Hi Sqjin, Thanks for providing this package. I am trying to compare two scRNA samples that were analysed together in Seurat and then separated by subset to extract each sample and analyse it separately with cellchat, and then compare between them. The exact pipeline works fine with one sample, but with the other the sample, the netP is empty after running computeCommunProb.

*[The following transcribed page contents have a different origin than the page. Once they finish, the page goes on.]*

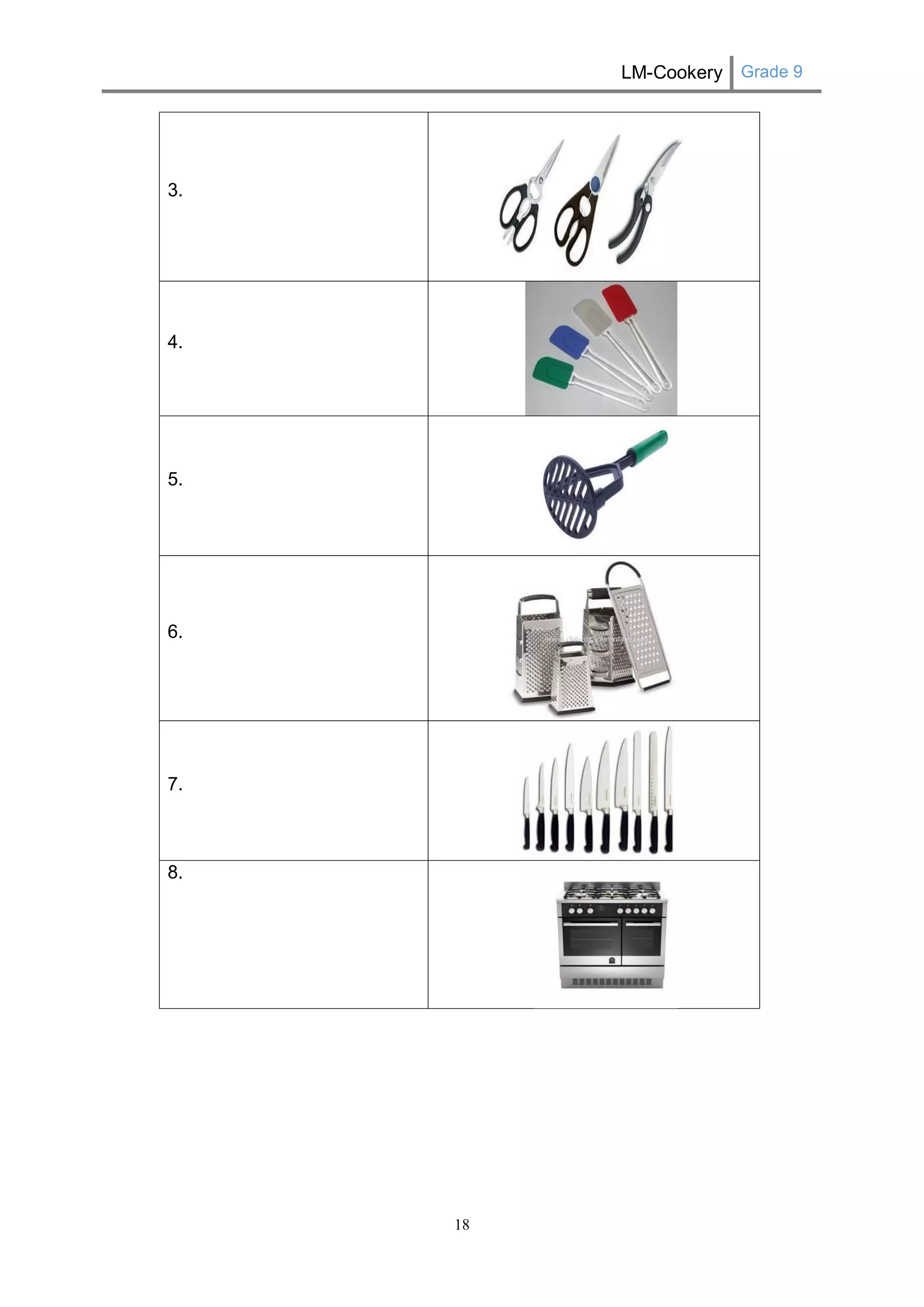 LM-Cookery Grade 9

| 3. | |
|---|---|
| 4. | |
| 5. | |
| 6. | |
| 7. | |
| 8. | |

18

Interestingly, the command subsetCommunication(cellchat_c,slot.name = "netP") works fine (see outputs) Yet command computeCommunProbPathway gives an error.

Any advise?

See code-

data.input <- GetAssayData(seurat_object_con, assay = "RNA", slot = "data") # normalized data matrix labels <- Idents(seurat_object_con) meta <- data.frame(group = labels, row.names = names(labels)) # create a dataframe of the cell labels

CellChatDB <- CellChatDB.mouse # use CellChatDB.mouse if running on mouse data showDatabaseCategory(CellChatDB)

Show the structure of the database

dplyr::glimpse(CellChatDB$interaction)

use a subset of CellChatDB for cell-cell communication analysis

CellChatDB.use <- subsetDB(CellChatDB, search = "Secreted Signaling", key = "annotation") # use Secreted Signaling

cellchat_c <- createCellChat(object = data.input, meta = meta, group.by = "group") cellchat_c <- addMeta(cellchat_c, meta = meta) cellchat_c <- setIdent(cellchat_c, ident.use = "group") # set "group" as default cell identity levels(cellchat_c@idents) # show factor levels of the cell labels groupSize <- as.numeric(table(cellchat_c@idents)) # number of cells in each cell group cellchat_c@DB <- CellChatDB.use

subset the expression data of signaling genes for saving computation cost

cellchat_c <- subsetData(cellchat_c) cellchat_c <- identifyOverExpressedGenes(cellchat_c) cellchat_c <- identifyOverExpressedInteractions(cellchat_c)

cellchat_c <- computeCommunProb(cellchat_c)

Filter out the cell-cell communication if there are only few number of cells in certain cell groups

cellchat_c <- filterCommunication(cellchat_c, min.cells = 20)

c.df.net <- subsetCommunication(cellchat_c) #returns a data frame consisting of all the inferred cell-cell communications at the level of ligands/receptors. Set slot.name = "netP" to access the the inferred communications at the level of signaling pathways

c.df.net.np <- subsetCommunication(cellchat_c,slot.name = "netP")

rio::export(c.df.net, file = "Con_Inferred_cell_cell_comm.xlsx", sep = "\t", rowNames = TRUE, colNames=TRUE) rio::export(c.df.net.np, file = "Con_Inferred_sign_pthways_comm.xlsx", sep = "\t", rowNames = TRUE, colNames=TRUE)

cellchat_c <- computeCommunProbPathway(cellchat_c) Error in prob.pathways[, , pathways.sig, drop = FALSE] : subscript out of bounds

Con_Inferred_sign_pthways_comm.xlsx Con_Inferred_cell_cell_comm.xlsx sessioninfo.txt str_cellchat_c.txt

sqjin commented 8 months ago

@Dena2021 Two issues were observed: 1) You should use the normalized data, which should be not the count data. In your seurat object, the data slot is the same as the count slot. If you use the sctransform, you can set data.input <- GetAssayData(seurat_object_con, assay = "SCT", slot = "data")

2) You cell group label include 0, which is not allowed in CellChat.